Neil Lewis descrive come la narrazione su Israele da parte del “Times” sia cambiata nel corso degli anni, sotto l’influenza della propaganda israeliana, o hasbara, uno sforzo con cui i palestinesi non potevano competere. “Teddy Kollek, sindaco di Gerusalemme dal 1965 al 1993, conosceva per nome ogni direttore del “Times”.” E i direttori del “Times” che visitavano Israele erano in genere “trattati come ospiti reali.” Lewis descrive anche come i direttori del “Times” reagirono negativamente a vari esempi di informazione critica su Israele negli anni ’80 e fino alla fine degli anni ’90 da parte dei corrispondenti del giornale da Gerusalemme. L’ex-direttore esecutivo Max Frankel ha ammesso la parzialità quando era direttore degli editorialisti. Nelle sue memorie (come vengono citate nel libro “The Israel Lobby”) [La Israel Lobby e la politica estera israeliana, Mondadori, 2007, ndtr.], egli ha scritto:

“Ero molto più fedele a Israele di quanto osassi affermare…Forte della mia conoscenza di Israele e delle mie amicizie là, io stesso ho scritto la maggior parte dei nostri articoli di commento sul Medio oriente. Come più lettori arabi che ebrei hanno riconosciuto, li ho scritti da una prospettiva filo-israeliana.”

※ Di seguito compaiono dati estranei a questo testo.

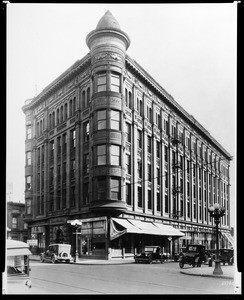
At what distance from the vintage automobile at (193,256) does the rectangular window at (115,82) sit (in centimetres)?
1246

Lamentele in merito alla copertura informativa di parte su eventi riguardanti Israele-Palestina sono state un elemento chiave su questo sito per anni. L’ex capo redattore dell’ufficio di Gerusalemme Jodi Rudoren frequentava Abe Foxman [influente membro della lobby filoisraeliana negli USA, ndtr.] e mostrò indifferenza culturale verso i palestinesi. Almeno quattro reporter del giornale hanno avuto figli nell’esercito israeliano. In quanto lettore del giornale negli ultimi 60 anni, so che la voce dei palestinesi che descrivono la propria lotta per i diritti umani e la dignità raramente è comparsa in queste pagine, mentre commenti filo-israeliani considerati attendibili sono arrivati per anni dagli editorialisti del “Zionist Times” David Brooks e Tom Friedman, e più recentemente da Bret Stephens, Bari Weiss, Shmuel Rosner e Matti Friedman.

All’inizio dello scorso anno, il primo gennaio 2018, tuttavia, il trentottenne A.G. Sulzberger ha sostituito suo padre come direttore (dopo un periodo di un anno come vice direttore). Da quando ha assunto l’incarico pare che siano in corso cambiamenti nel giornale sul fronte israelo-palestinese. Lo scorso anno l’editorialista da poco assunta Michelle Goldberg ha definito le uccisioni lungo la barriera di Gaza come un “massacro” e ha difeso l’antisionismo come una posizione legittima per ebrei e non ebrei, distinguendola dall’antisemitismo.

E oggi l’editorialista neo-assunta Michelle Alexander ha chiesto di “rompere il silenzio” sulla Palestina:

“Dobbiamo condannare le azioni di Israele, le incessanti violazioni delle leggi internazionali, la continua occupazione della Cisgiordania, di Gerusalemme est e di Gaza, le demolizioni delle case e le confische delle terre. Dobbiamo alzare la voce contro il trattamento dei palestinesi ai checkpoint, le periodiche perquisizioni nelle loro case, le restrizioni alla loro libertà di movimento e l’accesso gravemente limitato a una casa decente, alla scuola, al cibo, agli ospedali e all’acqua che molti di loro devono subire.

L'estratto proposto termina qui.